Extrait source
---+---

« Orgueilleux... Depuis qu’il souffle sur la ville un tourbillon de haine et de délation, toutes les valeurs morales sont plus ou moins corrompues. Vous êtes atteint, comme les autres. Vous tomberez, comme eux. »
Accusé à la libération d’avoir collaboré avec l’occupant nazi, Henri-Georges Clouzot fut lavé de tout soupçon peu de temps après. On lui reprochait, outre d’avoir travaillé avec la Continental, société de production sous capitaux allemands, d’avoir, à travers ce Corbeau, donné une mauvaise image des Français et des Françaises, sujet soi-disant repris par la propagande allemande pour justifier l’invasion de la France. Rien que ça. De nombreuses années durant, d’ailleurs, son film sera boudé tant par la droite catholique pour son apologie (pourtant très discrète) de l’avortement et par la gauche communiste pour sa noirceur. En vérité, la seule chose qu’on puisse reprocher à ce film, c’est la coiffure bavaroise de Micheline Francey.
Celle-ci donne la réplique à un fidèle de Clouzot, le fabuleux Pierre Fresnay, en médecin froid et distant. Autour d’eux, on retrouve une galerie de personnages savamment interprétés, Ginette Leclerc en nymphomane hypocondriaque, Pierre Larquey en doyen du corps médical et psychiatre blasé, Héléna Manson en infirmière aigrie, Noël Roquevert en directeur d’école naïf, Liliane Maigné en jeune peste de 15 ans pourtant déjà postière, Louis Seigner en médecin jaloux et Antoine Balpêtré en médecin chef alcoolique.

---+---

Extrait des données
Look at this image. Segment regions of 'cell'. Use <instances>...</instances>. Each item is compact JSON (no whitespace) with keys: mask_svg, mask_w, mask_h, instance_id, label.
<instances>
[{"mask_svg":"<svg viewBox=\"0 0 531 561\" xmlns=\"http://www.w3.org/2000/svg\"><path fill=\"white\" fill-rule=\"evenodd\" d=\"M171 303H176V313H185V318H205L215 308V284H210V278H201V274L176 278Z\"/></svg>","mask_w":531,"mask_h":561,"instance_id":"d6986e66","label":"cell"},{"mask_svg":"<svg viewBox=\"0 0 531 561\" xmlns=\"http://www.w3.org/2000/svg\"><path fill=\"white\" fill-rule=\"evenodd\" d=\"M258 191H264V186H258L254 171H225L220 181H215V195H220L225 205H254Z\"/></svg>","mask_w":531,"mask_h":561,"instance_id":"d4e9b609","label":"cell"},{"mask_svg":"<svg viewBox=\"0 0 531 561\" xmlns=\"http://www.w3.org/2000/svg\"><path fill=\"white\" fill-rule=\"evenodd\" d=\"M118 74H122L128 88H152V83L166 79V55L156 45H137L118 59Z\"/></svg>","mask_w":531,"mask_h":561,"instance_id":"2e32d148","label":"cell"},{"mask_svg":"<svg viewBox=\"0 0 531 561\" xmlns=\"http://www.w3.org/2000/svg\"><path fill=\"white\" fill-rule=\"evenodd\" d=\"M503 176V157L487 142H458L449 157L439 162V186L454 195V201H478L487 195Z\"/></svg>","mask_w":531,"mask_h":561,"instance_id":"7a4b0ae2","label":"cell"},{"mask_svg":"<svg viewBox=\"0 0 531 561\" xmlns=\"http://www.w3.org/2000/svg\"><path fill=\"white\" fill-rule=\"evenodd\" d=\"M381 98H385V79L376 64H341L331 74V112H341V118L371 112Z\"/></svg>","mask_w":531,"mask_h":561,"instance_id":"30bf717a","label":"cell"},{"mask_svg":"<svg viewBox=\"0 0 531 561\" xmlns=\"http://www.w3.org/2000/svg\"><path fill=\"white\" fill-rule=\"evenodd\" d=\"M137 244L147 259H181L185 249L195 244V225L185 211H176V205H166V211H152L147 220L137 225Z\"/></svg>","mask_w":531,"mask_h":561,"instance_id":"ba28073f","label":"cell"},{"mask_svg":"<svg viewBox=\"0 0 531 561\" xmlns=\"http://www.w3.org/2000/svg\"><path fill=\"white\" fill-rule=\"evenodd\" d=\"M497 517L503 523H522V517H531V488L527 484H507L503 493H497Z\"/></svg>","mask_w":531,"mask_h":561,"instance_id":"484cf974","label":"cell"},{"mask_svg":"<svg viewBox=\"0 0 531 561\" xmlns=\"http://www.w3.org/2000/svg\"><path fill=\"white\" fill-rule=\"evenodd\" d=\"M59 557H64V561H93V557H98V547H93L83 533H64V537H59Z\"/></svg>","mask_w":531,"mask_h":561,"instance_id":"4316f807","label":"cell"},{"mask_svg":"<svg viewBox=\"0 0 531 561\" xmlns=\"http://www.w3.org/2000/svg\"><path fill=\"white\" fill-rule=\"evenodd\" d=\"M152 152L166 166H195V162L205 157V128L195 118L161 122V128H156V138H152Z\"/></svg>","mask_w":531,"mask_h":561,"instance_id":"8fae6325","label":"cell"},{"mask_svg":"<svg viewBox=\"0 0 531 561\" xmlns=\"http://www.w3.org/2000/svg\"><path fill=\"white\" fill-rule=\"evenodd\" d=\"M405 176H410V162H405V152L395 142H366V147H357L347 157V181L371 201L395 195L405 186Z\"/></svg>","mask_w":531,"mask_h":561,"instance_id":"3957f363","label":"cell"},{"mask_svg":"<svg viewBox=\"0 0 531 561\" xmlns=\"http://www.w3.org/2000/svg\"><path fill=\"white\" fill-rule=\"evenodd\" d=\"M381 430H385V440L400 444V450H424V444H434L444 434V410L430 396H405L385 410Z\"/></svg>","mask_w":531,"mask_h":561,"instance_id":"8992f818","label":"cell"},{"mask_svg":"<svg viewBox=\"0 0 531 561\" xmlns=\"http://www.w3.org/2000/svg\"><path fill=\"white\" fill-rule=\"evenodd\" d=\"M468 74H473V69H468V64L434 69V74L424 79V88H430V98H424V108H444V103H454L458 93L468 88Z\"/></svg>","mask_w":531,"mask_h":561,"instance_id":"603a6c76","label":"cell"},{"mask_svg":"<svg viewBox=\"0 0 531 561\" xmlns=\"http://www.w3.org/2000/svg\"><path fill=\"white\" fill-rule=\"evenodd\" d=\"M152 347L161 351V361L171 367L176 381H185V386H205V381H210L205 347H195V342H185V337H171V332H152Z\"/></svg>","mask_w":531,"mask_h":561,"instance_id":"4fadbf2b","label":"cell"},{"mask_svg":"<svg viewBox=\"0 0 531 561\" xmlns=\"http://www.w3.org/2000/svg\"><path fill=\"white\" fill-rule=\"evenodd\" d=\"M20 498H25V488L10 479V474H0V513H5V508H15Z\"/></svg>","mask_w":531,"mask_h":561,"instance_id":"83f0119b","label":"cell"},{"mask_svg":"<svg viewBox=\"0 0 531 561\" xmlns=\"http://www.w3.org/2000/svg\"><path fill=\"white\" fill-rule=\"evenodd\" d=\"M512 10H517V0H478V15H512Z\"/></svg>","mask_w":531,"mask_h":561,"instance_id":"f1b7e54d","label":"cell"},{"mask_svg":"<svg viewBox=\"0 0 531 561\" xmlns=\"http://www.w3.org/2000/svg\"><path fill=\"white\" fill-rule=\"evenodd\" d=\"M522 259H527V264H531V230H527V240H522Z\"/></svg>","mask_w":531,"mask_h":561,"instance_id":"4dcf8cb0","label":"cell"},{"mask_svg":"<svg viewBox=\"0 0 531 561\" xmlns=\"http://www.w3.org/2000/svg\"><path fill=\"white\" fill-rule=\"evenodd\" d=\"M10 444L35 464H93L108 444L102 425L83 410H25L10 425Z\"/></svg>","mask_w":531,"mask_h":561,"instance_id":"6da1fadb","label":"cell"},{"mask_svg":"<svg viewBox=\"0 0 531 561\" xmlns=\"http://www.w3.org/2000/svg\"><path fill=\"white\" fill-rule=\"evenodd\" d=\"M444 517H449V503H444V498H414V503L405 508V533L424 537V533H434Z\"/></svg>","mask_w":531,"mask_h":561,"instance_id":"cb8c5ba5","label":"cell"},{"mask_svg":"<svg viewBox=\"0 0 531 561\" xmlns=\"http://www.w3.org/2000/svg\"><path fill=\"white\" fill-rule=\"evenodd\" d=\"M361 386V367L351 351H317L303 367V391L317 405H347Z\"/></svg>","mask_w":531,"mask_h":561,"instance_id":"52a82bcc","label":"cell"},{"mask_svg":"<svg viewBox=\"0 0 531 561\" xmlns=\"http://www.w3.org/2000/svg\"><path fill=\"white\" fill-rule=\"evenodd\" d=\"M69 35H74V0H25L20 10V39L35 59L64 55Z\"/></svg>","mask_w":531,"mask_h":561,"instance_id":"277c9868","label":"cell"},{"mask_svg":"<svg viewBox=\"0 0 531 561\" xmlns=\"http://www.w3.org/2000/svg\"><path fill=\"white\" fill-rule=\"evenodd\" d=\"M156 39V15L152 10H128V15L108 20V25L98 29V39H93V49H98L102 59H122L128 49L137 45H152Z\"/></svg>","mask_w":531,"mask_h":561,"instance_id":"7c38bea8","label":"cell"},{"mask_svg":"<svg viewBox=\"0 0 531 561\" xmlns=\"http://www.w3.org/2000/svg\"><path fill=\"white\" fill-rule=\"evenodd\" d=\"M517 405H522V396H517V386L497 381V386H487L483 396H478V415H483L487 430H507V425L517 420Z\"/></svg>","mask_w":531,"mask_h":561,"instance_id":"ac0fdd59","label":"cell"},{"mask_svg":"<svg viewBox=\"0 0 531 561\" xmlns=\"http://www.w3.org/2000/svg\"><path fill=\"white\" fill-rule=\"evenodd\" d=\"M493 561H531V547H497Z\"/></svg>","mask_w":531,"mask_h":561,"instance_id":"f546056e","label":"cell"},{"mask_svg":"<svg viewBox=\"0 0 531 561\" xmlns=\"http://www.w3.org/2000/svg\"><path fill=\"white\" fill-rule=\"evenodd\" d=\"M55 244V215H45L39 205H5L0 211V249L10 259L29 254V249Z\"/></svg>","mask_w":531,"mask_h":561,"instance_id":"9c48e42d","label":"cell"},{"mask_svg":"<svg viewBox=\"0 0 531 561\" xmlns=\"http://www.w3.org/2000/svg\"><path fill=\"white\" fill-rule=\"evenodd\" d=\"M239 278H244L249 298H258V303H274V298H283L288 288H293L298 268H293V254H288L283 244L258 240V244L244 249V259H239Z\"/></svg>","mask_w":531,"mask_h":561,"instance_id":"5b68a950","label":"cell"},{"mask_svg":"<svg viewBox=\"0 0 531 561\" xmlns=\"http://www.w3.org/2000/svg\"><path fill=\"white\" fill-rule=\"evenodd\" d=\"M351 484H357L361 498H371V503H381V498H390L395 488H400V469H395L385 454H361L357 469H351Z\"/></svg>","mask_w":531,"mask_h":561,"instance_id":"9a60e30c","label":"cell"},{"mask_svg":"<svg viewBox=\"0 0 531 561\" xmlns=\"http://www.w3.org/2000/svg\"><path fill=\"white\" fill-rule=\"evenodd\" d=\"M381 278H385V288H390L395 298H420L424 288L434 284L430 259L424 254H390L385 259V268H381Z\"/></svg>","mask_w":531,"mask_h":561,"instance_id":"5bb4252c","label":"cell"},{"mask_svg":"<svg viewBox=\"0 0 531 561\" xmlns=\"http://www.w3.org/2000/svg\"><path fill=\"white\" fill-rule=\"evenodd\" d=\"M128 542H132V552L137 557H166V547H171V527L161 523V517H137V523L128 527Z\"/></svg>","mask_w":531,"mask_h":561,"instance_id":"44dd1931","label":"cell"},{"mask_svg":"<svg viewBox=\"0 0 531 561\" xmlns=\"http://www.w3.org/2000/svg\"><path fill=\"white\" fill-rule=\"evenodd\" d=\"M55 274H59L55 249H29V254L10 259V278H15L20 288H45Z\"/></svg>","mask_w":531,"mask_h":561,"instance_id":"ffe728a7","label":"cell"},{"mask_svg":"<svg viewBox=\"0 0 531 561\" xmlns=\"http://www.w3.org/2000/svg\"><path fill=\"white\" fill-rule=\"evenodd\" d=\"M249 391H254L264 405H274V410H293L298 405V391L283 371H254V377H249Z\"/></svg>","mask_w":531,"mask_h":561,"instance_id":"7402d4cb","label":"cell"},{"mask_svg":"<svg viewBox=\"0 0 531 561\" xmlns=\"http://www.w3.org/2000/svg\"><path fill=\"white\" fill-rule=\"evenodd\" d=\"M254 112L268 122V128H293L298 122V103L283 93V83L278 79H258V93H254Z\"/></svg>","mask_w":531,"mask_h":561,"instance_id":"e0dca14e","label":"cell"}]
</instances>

---+---

Activité A
Dans l'extrait sur Le Corbeau, quel personnage Pierre Fresnay interprète-t-il ?
Activité B
Reprenez l'extrait sur Le Corbeau après sa dernière phrase.

Résultat A
Il interprète un médecin froid et distant.

Résultat B
Le génie de Clouzot, scénariste et dialoguiste, avec Louis Chavance futur scénariste de Cayatte, c’est la tension qu’il fait monter au fil de la narration, opposant ses personnages au gré des dénonciations calomnieuses, laissant planer le spectre de l’indicible dans une pesante ambiance morale, jusqu’à nous plonger nous-même au coeur de la paranoïa collective. Il faut bien le talent des acteurs et actrices ainsi que l’humour noir des dialogues pour percer le pessimisme assumé de son récit, froid et implacable.
Sa palette technique et sa maîtrise parfaite des jeux d’ombres, elles, préfigurent le renouveau du cinéma d’après-guerre, d’Hitchcock à Melville en passant par Carol Reed.
En deux films seulement, Clouzot s’impose comme un génie du suspense et de la noirceur humaine. Le nombre de chefs d’oeuvre qu’égrène sa filmographie en atteste.